Cofundador do Studio Ghibli, Isao Takahata foi um diretor que não buscava um estilo visual fixo, mas sim contar histórias a partir do realismo social. Enquanto Miyazaki voava com seus mundos fantásticos, Takahata mergulhou na dureza da guerra em O Túmulo dos Vagalumes ou na experimentação visual de O Conto da Princesa Kaguya. Seu legado é um convite a olhar para a animação de outra perspectiva, mais terrena e arriscada.
Técnicas de vanguarda: aquarela e animação sem concessões 🎨
Takahata quebrou padrões técnicos ao empregar animação com aparência de aquarela em O Conto da Princesa Kaguya, um processo que envolvia traços soltos e fundos vibrantes para evocar a pintura tradicional japonesa. Em Memórias de Ontem, usou uma paleta de cores realista e uma atenção meticulosa aos detalhes cotidianos, como o movimento das folhas ou a textura das roupas. Essas decisões técnicas, longe de buscar efeitos espetaculares, priorizavam a autenticidade emocional sobre o brilho comercial.

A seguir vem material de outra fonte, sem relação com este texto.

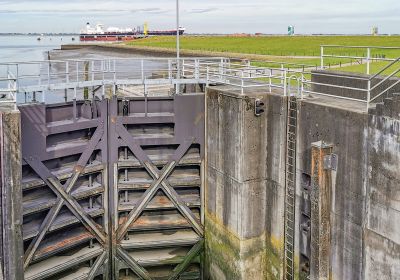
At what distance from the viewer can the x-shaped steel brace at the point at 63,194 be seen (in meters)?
16.0

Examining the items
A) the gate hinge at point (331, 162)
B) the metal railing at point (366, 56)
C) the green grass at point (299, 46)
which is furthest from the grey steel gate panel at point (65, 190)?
the green grass at point (299, 46)

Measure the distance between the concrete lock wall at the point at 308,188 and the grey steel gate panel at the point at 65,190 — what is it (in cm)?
372

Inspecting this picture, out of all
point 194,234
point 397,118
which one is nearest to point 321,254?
point 397,118

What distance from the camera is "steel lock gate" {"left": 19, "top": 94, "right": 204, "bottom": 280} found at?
55.0 feet

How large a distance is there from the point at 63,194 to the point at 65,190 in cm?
14

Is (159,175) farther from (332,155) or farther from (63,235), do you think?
(332,155)

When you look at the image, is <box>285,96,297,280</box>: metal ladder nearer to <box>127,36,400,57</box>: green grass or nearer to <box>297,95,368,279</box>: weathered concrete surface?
<box>297,95,368,279</box>: weathered concrete surface

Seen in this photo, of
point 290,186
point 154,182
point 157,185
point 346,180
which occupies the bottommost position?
point 157,185

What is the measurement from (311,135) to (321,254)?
3.14 meters

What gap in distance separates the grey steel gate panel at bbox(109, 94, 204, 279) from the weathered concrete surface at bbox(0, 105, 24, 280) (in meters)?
4.22

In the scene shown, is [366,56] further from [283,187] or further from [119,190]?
[119,190]

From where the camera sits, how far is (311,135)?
14.3 metres

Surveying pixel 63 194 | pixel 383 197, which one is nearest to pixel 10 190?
pixel 63 194

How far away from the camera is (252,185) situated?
16.1 meters
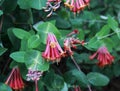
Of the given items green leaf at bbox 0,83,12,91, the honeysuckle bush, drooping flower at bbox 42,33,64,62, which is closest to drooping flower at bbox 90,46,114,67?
the honeysuckle bush

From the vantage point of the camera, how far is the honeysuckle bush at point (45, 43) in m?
1.32

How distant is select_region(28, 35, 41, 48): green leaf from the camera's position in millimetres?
1312

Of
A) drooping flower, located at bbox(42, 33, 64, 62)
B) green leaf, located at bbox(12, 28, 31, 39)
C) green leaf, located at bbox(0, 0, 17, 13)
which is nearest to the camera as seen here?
drooping flower, located at bbox(42, 33, 64, 62)

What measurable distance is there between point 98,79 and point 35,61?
1.27 feet

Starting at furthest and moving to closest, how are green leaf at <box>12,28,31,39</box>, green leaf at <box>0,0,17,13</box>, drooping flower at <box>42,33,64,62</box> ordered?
green leaf at <box>0,0,17,13</box> < green leaf at <box>12,28,31,39</box> < drooping flower at <box>42,33,64,62</box>

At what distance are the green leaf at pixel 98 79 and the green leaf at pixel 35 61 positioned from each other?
0.35m

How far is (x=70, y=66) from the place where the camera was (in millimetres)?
1669

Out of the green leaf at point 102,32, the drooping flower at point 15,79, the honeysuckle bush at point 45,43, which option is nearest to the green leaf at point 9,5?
the honeysuckle bush at point 45,43

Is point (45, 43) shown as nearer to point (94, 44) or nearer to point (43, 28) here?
point (43, 28)

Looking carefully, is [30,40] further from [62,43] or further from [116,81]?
[116,81]

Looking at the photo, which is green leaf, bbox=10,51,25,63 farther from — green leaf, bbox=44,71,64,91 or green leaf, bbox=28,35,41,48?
green leaf, bbox=44,71,64,91

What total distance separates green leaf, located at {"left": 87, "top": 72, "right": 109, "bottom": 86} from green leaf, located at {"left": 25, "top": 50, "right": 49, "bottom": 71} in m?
0.35

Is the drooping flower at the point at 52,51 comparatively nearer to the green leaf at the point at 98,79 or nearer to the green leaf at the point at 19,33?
the green leaf at the point at 19,33

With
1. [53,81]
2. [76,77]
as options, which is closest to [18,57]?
[53,81]
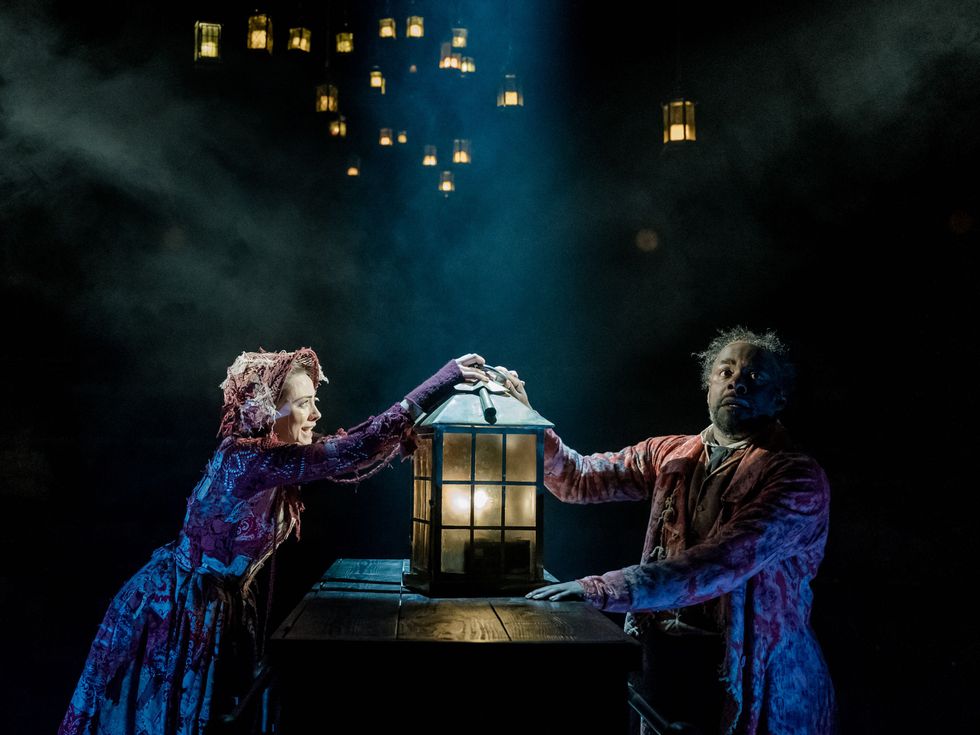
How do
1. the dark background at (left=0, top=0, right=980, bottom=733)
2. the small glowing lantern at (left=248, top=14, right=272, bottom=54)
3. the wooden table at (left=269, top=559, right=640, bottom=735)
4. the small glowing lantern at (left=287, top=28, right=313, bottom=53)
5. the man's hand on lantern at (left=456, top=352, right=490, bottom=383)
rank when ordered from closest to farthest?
the wooden table at (left=269, top=559, right=640, bottom=735) → the man's hand on lantern at (left=456, top=352, right=490, bottom=383) → the dark background at (left=0, top=0, right=980, bottom=733) → the small glowing lantern at (left=248, top=14, right=272, bottom=54) → the small glowing lantern at (left=287, top=28, right=313, bottom=53)

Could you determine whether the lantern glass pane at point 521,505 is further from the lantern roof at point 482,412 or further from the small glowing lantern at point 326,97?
the small glowing lantern at point 326,97

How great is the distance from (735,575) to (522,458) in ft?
2.28

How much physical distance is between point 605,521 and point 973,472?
7.11 feet

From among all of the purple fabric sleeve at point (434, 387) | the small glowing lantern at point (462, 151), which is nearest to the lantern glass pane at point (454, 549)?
the purple fabric sleeve at point (434, 387)

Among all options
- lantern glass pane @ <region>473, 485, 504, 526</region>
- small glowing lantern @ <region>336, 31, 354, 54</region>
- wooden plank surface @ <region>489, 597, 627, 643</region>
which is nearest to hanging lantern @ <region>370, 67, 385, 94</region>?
small glowing lantern @ <region>336, 31, 354, 54</region>

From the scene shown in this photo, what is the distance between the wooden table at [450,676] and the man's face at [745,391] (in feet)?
3.30

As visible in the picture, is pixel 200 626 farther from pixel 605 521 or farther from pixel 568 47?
pixel 568 47

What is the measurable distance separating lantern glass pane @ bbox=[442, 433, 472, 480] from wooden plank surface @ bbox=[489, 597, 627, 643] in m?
0.37

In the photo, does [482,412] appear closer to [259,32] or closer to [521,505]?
[521,505]

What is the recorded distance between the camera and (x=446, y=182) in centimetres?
500

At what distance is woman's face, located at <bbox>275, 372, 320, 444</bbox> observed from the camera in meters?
2.68

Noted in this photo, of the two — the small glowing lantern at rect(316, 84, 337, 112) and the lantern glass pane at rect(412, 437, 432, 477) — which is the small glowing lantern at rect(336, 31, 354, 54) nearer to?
the small glowing lantern at rect(316, 84, 337, 112)

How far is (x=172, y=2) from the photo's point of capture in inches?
192

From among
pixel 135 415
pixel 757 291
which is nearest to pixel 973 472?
pixel 757 291
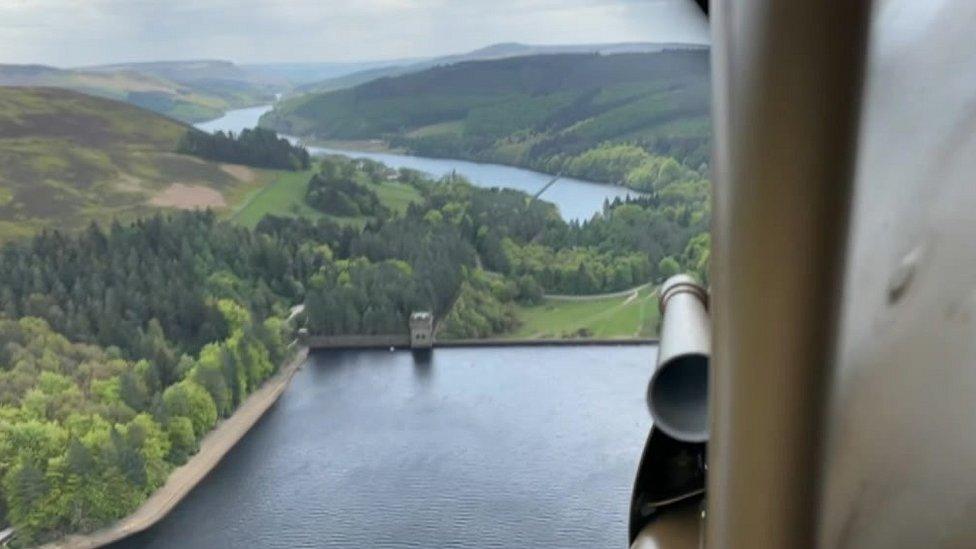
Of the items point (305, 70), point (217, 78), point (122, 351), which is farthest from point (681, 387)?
point (217, 78)

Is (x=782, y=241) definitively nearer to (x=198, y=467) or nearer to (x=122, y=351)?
(x=198, y=467)

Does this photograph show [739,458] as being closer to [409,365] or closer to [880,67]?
[880,67]

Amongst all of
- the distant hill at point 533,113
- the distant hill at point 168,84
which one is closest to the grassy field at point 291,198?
the distant hill at point 533,113

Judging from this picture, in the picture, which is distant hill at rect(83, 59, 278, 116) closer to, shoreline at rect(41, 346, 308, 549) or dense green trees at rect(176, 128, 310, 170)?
dense green trees at rect(176, 128, 310, 170)

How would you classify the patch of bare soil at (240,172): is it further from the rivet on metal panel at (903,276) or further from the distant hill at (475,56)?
the rivet on metal panel at (903,276)

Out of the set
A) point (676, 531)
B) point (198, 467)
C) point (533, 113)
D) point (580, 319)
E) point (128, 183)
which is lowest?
point (198, 467)

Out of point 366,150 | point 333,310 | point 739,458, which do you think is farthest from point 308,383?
point 739,458
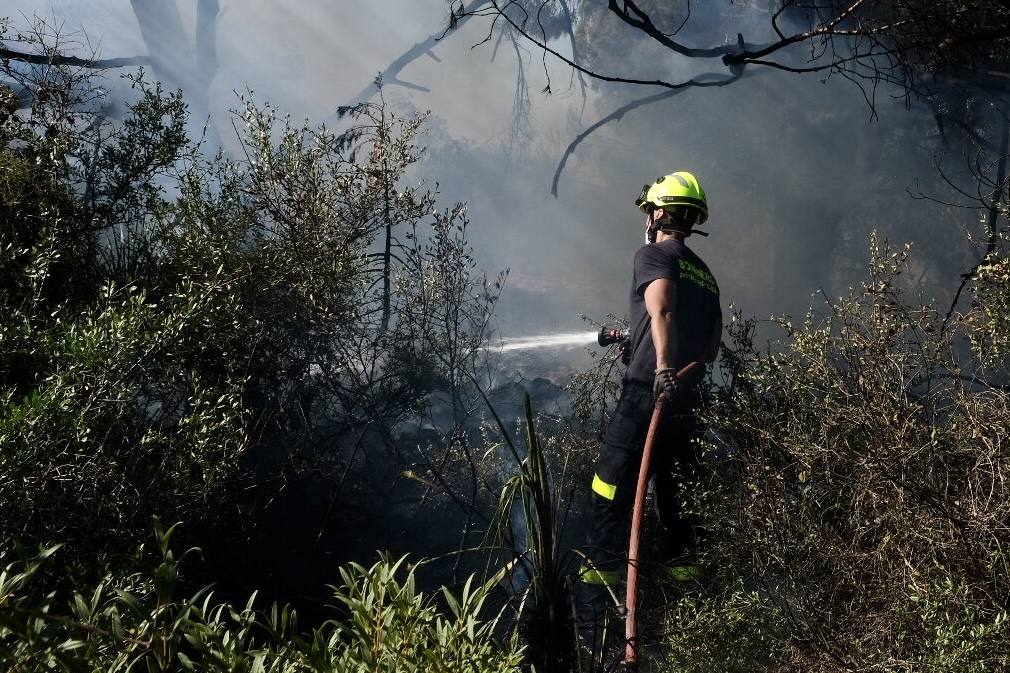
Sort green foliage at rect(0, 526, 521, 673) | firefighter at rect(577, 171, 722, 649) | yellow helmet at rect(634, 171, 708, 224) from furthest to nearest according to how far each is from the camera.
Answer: yellow helmet at rect(634, 171, 708, 224) → firefighter at rect(577, 171, 722, 649) → green foliage at rect(0, 526, 521, 673)

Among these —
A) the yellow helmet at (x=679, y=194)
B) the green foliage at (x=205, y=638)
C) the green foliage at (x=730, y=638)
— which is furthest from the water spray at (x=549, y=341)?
the green foliage at (x=205, y=638)

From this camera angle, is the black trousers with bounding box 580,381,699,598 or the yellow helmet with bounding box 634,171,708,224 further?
the yellow helmet with bounding box 634,171,708,224

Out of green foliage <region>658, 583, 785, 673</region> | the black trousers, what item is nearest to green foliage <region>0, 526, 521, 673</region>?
green foliage <region>658, 583, 785, 673</region>

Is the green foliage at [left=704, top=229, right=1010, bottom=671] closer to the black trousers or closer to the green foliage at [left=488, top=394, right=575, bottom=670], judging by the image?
the black trousers

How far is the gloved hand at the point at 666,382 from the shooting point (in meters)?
2.81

Takahata vs. Miyazaki: quando o realismo vence sem magia ⚔️
Enquanto Miyazaki nos vendia mundos flutuantes e criaturas mágicas, Takahata nos lembrava que uma cena de uma menina comendo doces na guerra poderia ser mais impactante do que qualquer dragão. Seu truque era simples: você não precisa de feitiços se mostra a vida real com crueza. Claro, isso não vende tantos bichinhos de pelúcia do Totoro, mas pelo menos não engana ninguém com finais felizes baratos. O realismo social também é um negócio, só que mais triste.